Mainly applied in the field of servers, memory hot-swap technology improves availability and maintainability of a server. According to the memory hot-swap technology, a server includes a hardware layer, a Basic Input Output System (BIOS) layer, an operating system Operating System (OS) (which may further includes a Virtual Machine Monitor (VMM)) layer. The VMM layer includes at least two memory modules. FIG. 1 shows relationships between the layers. In the logical structure that is shown, the hardware layer provides physical resources that are actually available; the BIOS layer configures these physical resources, reports available resources, and provides an operation interface; the OS may directly use the resources reported by the BIOS, or the VMM virtualizes the resources and then allocates the virtualized resources to the OS for use, that is, the OS is an ultimate user of these resources. In a memory hot-swap technology, the hardware layer provides substantive memory modules and access channels; the BIOS layer initializes a memory, allocates addresses, and reports available addresses to the OS or the VMM; and finally the OS runs a program in or stores data into the memory. Memory hot-swap includes two processes: memory hot-add and memory hot-remove.

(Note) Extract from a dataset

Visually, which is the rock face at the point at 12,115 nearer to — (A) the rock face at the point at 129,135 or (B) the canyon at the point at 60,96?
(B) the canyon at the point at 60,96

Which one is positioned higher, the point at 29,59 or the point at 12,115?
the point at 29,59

In the prior art, when memory hot-remove is performed, the OS first needs to migrate data at memory addresses that is to be hot-removed to other memory addresses. However, each time before the OS migrates a memory page, the OS needs to gain control of the page and suspends access of another program. Therefore, if to-be-migrated user data is frequently accessed by another program, it takes the OS some time to gain control of the memory page each time. Subsequently, it takes a long time to complete data migration for an entire memory module.
In summary, memory data migration depends closely on the OS, and data distribution and a memory data migration capability that are of the OS may affect success or failure of memory data migration. Therefore, how to implement convenient data migration of a memory module becomes a problem to be urgently addressed currently.